**Task directions:** Give again, word for word, only the lines from the one containing "Which is furthest from point (107, 169)" through the final line.

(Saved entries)
..............................

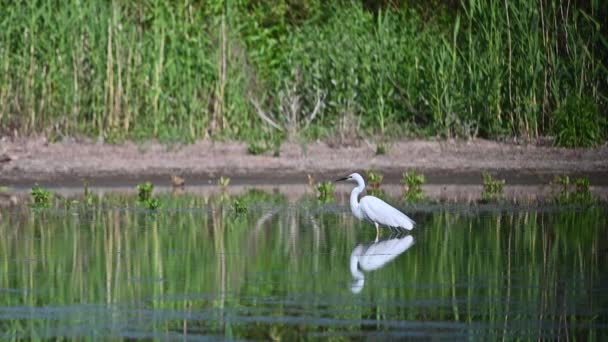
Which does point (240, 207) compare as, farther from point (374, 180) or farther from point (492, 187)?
point (492, 187)

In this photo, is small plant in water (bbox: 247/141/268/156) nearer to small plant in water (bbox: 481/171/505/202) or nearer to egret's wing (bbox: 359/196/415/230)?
small plant in water (bbox: 481/171/505/202)

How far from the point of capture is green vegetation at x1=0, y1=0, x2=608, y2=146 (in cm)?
1855

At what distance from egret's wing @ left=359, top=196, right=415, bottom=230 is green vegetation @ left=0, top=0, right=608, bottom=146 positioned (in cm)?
570

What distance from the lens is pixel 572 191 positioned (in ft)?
53.4

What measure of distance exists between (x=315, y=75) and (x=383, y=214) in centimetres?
759

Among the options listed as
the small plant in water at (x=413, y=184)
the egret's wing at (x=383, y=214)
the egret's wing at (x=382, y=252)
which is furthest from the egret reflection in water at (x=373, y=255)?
the small plant in water at (x=413, y=184)

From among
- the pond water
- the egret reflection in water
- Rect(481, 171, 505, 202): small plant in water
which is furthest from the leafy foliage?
the egret reflection in water

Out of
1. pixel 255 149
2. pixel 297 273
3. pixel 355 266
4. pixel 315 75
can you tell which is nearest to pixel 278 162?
pixel 255 149

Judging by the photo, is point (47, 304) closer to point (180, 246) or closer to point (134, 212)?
point (180, 246)

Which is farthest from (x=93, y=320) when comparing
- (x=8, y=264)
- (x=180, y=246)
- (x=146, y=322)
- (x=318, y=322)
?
(x=180, y=246)

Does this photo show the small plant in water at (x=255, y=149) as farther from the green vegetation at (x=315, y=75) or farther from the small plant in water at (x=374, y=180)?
the small plant in water at (x=374, y=180)

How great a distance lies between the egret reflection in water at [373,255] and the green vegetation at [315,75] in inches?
→ 248

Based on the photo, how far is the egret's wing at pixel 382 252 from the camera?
1061cm

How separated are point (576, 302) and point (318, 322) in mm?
1684
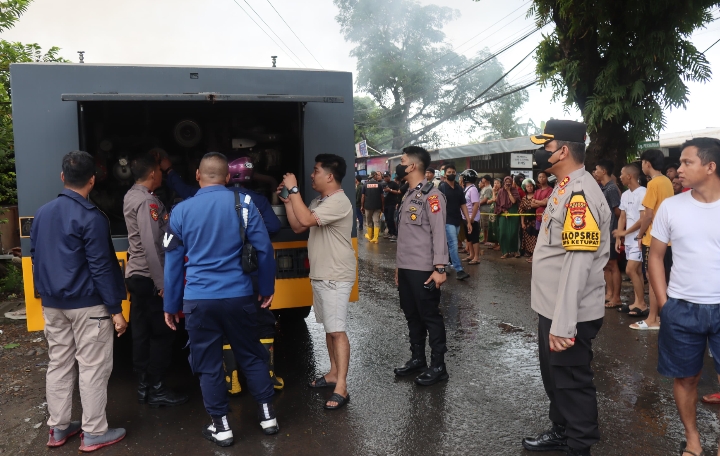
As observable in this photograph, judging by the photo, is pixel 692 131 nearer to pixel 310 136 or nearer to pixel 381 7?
pixel 310 136

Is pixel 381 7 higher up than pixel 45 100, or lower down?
higher up

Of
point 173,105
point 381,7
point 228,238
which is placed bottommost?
point 228,238

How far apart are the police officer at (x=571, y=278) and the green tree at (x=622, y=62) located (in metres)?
5.82

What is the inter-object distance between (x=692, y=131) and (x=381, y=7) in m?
27.1

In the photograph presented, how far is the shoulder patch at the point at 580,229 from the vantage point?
294cm

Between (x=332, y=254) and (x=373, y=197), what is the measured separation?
37.8ft

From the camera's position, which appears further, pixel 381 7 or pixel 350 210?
pixel 381 7

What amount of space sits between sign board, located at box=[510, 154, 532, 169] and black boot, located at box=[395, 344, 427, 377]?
1017 centimetres

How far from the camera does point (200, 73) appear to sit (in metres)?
4.68

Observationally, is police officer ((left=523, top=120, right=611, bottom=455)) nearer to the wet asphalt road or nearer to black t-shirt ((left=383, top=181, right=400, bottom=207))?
the wet asphalt road

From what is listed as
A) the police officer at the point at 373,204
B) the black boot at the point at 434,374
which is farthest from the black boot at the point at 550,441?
the police officer at the point at 373,204

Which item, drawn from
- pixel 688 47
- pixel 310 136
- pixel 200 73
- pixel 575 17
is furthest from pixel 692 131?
pixel 200 73

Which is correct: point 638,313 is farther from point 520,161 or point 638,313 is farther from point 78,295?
point 520,161

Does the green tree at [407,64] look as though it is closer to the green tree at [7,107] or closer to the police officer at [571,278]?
the green tree at [7,107]
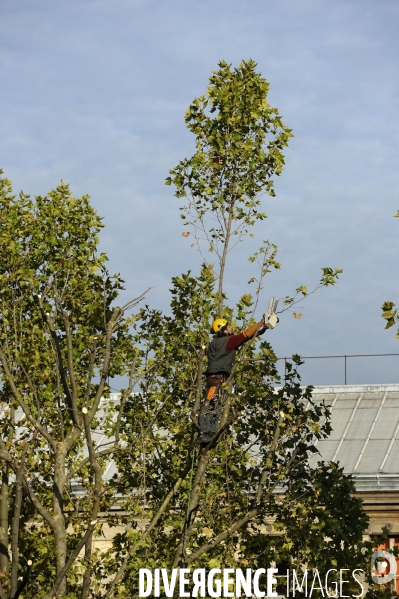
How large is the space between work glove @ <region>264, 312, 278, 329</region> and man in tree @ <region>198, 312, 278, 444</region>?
183mm

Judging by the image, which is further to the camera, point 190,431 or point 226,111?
point 190,431

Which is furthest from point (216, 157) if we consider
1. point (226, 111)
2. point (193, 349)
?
point (193, 349)

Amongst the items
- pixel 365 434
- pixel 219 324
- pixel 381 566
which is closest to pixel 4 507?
pixel 219 324

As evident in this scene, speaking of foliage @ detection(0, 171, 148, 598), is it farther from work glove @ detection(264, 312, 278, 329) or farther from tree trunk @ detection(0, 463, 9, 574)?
work glove @ detection(264, 312, 278, 329)

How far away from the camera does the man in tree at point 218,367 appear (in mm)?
15547

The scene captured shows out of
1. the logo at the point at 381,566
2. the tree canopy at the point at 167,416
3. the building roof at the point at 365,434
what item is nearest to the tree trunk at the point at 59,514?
the tree canopy at the point at 167,416

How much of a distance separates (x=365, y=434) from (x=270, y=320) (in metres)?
18.8

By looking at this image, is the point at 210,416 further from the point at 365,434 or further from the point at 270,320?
the point at 365,434

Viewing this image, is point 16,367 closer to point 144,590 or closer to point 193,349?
point 193,349

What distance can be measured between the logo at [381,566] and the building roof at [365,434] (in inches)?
158

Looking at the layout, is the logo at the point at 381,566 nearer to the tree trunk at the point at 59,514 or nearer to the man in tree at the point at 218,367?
the man in tree at the point at 218,367

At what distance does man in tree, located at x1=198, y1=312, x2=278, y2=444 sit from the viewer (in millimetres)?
15547

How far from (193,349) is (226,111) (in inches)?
166

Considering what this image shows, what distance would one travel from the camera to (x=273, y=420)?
18422 mm
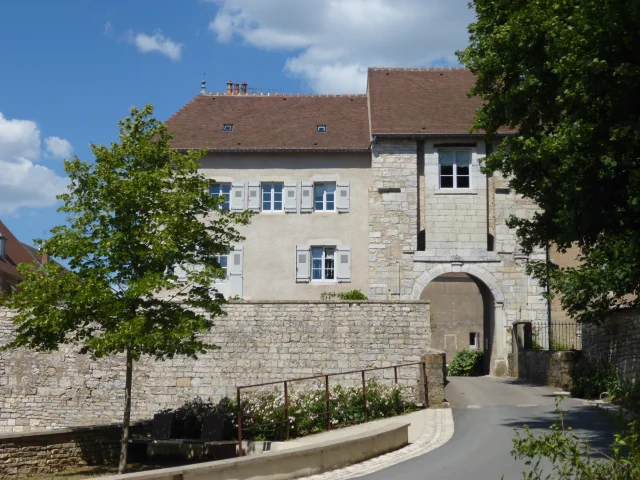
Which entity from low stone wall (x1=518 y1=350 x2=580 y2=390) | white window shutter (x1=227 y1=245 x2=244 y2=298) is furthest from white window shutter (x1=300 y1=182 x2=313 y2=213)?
low stone wall (x1=518 y1=350 x2=580 y2=390)

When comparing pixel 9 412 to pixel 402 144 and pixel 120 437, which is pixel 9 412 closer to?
pixel 120 437

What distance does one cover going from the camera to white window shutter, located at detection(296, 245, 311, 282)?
27.8 m

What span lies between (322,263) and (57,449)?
14.3 metres

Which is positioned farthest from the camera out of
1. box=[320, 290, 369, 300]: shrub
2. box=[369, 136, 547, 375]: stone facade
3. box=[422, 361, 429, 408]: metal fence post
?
box=[369, 136, 547, 375]: stone facade

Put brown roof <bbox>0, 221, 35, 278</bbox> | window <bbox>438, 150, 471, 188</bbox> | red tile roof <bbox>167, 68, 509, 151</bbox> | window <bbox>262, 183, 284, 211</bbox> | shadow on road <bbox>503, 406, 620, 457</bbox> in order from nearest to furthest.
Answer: shadow on road <bbox>503, 406, 620, 457</bbox> → window <bbox>438, 150, 471, 188</bbox> → red tile roof <bbox>167, 68, 509, 151</bbox> → window <bbox>262, 183, 284, 211</bbox> → brown roof <bbox>0, 221, 35, 278</bbox>

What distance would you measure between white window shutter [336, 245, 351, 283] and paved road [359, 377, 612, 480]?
6.68m

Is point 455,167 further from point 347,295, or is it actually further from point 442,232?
point 347,295

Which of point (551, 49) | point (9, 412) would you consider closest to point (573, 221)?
point (551, 49)

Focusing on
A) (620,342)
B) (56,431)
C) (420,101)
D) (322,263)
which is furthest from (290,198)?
(56,431)

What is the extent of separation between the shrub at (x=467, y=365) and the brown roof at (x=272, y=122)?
886 centimetres

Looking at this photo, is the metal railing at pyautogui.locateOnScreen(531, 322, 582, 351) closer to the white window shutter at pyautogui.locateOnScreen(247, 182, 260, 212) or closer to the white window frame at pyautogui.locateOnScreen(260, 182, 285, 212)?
the white window frame at pyautogui.locateOnScreen(260, 182, 285, 212)

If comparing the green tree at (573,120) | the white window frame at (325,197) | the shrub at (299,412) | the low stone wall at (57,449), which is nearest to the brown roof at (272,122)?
the white window frame at (325,197)

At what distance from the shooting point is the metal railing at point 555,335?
26.0 metres

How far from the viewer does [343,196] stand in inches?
1115
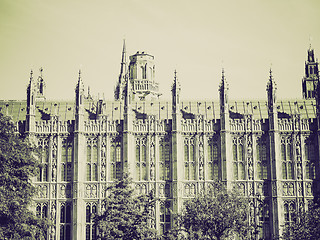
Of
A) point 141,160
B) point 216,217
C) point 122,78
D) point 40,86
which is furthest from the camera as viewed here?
point 122,78

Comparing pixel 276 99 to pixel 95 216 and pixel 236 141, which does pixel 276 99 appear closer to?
pixel 236 141

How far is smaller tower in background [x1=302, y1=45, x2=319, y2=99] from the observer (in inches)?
3829

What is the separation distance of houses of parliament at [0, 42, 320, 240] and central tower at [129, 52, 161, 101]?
16701 millimetres

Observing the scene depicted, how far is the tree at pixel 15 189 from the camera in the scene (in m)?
56.3

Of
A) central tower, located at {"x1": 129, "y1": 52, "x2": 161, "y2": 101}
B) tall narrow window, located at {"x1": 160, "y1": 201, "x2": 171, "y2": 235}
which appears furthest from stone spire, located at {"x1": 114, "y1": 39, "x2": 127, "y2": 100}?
tall narrow window, located at {"x1": 160, "y1": 201, "x2": 171, "y2": 235}

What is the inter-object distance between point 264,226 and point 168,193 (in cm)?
1198

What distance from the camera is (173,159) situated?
76.6 m

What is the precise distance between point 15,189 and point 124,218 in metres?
11.0

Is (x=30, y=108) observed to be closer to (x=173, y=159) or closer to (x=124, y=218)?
(x=173, y=159)

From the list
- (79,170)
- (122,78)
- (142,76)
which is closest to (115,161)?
(79,170)

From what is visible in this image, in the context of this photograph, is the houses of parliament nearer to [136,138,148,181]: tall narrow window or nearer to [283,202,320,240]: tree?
[136,138,148,181]: tall narrow window

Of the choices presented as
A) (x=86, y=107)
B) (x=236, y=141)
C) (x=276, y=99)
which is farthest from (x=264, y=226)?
(x=86, y=107)

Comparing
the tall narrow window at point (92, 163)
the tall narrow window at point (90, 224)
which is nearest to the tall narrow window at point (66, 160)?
the tall narrow window at point (92, 163)

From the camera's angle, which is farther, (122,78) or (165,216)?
(122,78)
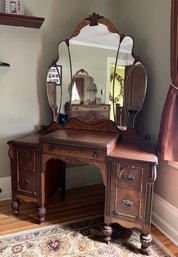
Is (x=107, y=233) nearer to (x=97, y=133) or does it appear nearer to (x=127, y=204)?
(x=127, y=204)

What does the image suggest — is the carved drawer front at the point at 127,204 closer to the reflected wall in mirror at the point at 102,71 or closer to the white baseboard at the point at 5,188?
the reflected wall in mirror at the point at 102,71

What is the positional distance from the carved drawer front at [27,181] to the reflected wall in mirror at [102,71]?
31.2 inches

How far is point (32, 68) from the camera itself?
8.30ft

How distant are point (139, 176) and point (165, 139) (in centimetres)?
37

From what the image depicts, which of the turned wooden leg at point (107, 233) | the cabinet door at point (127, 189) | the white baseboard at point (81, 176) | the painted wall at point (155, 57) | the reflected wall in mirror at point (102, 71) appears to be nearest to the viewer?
the cabinet door at point (127, 189)

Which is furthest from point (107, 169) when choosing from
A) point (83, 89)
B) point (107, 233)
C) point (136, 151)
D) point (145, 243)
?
point (83, 89)

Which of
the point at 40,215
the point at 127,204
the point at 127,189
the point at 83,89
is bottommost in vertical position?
the point at 40,215

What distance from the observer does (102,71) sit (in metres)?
2.46

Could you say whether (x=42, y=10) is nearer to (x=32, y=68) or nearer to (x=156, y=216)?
(x=32, y=68)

..............................

**Response to the exercise:**
Which is furthest from point (107, 169) when choosing from
A) point (83, 89)
B) point (107, 233)
C) point (136, 151)
D) point (145, 243)
?
point (83, 89)

Which of
the point at 40,215
the point at 127,204
the point at 127,189
the point at 83,89
is bottommost in vertical position?
the point at 40,215

What distance from the observer does (102,71) sit (in metres)?
2.46

Could you say whether (x=42, y=10) is nearer to (x=32, y=68) or nearer to (x=156, y=216)?
(x=32, y=68)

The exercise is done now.